Een studie aan de Universiteit van Victoria in 2008 onderzocht een groep vrouwen van middelbare leeftijd die zich identificeerden als niet-sporters en hun ervaringen met groepsfitness. Interessant is dat veel vrouwen aangaven zich geïntimideerd te voelen in de sportschool door de 'fitness'- of' spandex'-mensen die hen ertoe brachten om niet deel te nemen. Hun zelfschema's omvatten geen participatie van oefeningen en vormden een barrière voor participatie van volwassenen als volwassenen van middelbare leeftijd.

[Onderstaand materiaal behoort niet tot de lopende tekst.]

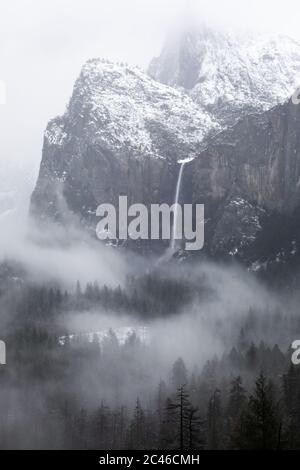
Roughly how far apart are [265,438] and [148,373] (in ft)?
381

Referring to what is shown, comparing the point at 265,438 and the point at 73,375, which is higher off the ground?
the point at 265,438

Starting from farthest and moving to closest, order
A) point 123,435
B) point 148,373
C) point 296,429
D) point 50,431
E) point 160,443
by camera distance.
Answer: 1. point 148,373
2. point 50,431
3. point 123,435
4. point 160,443
5. point 296,429

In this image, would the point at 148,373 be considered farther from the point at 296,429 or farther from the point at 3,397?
the point at 296,429

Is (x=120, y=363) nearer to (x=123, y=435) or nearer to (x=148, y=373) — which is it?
(x=148, y=373)

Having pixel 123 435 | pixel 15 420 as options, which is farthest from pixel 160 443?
pixel 15 420

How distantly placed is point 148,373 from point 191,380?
924 inches

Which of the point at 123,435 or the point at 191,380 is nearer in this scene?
the point at 123,435

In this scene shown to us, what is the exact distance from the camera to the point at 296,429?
103750 mm

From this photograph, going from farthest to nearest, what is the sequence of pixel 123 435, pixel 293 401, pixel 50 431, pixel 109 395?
pixel 109 395, pixel 50 431, pixel 123 435, pixel 293 401

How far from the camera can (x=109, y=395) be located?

11. Zelfbeschikkingstheorie

Edward Deci en Richard Ryan vonden bij hun onderzoek naar motivatie in het midden van de jaren tachtig dat intrinsieke factoren (interesses, gevoelens en zelfontplooiing) een rol spelen bij het motiveren van ons om onze hardloopschoenen meer aan te rijgen dan de extrinsieke factoren zoals geld en sociale beloningen.

Als we bedenken dat de meest voorkomende motivaties om te trainen en het dieet betrekking hebben op meer externe beloningen (bijvoorbeeld afvallen en er goed uitzien), is het logisch dat zovelen van ons afhaken en oud gedrag hervatten. De sleutel tot vasthouden aan lichaamsbeweging is een focus op de intrinsieke voordelen zoals verhoogde energie, kracht en gezondheid in plaats van hoe we eruit zien.

12. De leuke theorie

Na het doornemen van elf theorieën die enig licht kunnen werpen op het bewegingsgedrag, hebben we het beste bewaard voor het laatst. Hoewel deze theorie niet afkomstig is van de grote denkers van de academische wereld, zijn het waarschijnlijk de meest herkenbare en succesvolle theorieën bij het bevorderen van inspraak. Een initiatief van het autobedrijf Volkswagen, The Fun Theory, suggereert dat als de activiteit leuk is, mensen hieraan zullen deelnemen. for a few examples. Om een ​​beeld te krijgen van hoe leuk plezier kan zijn voor deelname aan fysieke activiteiten, bekijk The Fun Theory voor een paar voorbeelden.

Zoals personal trainers en fitness leaders kunnen beamen, als je in staat bent om lichaamsbeweging te doen, blijven mensen meedoen. Dus als plezier de held is in dit verhaal van inspanningsoefening, is verveling de schurk die onze beste bedoelingen zou kunnen belemmeren. Het is belangrijk om af en toe onze trainingen aan te passen om te voorkomen dat we ons vervelen met ons programma. Van het veranderen van de muziek- en trainingsroutine tot het integreren van meer afwisseling, verveeld raken met lichaamsbeweging is een zekere manier om van de oefeningskar te vallen.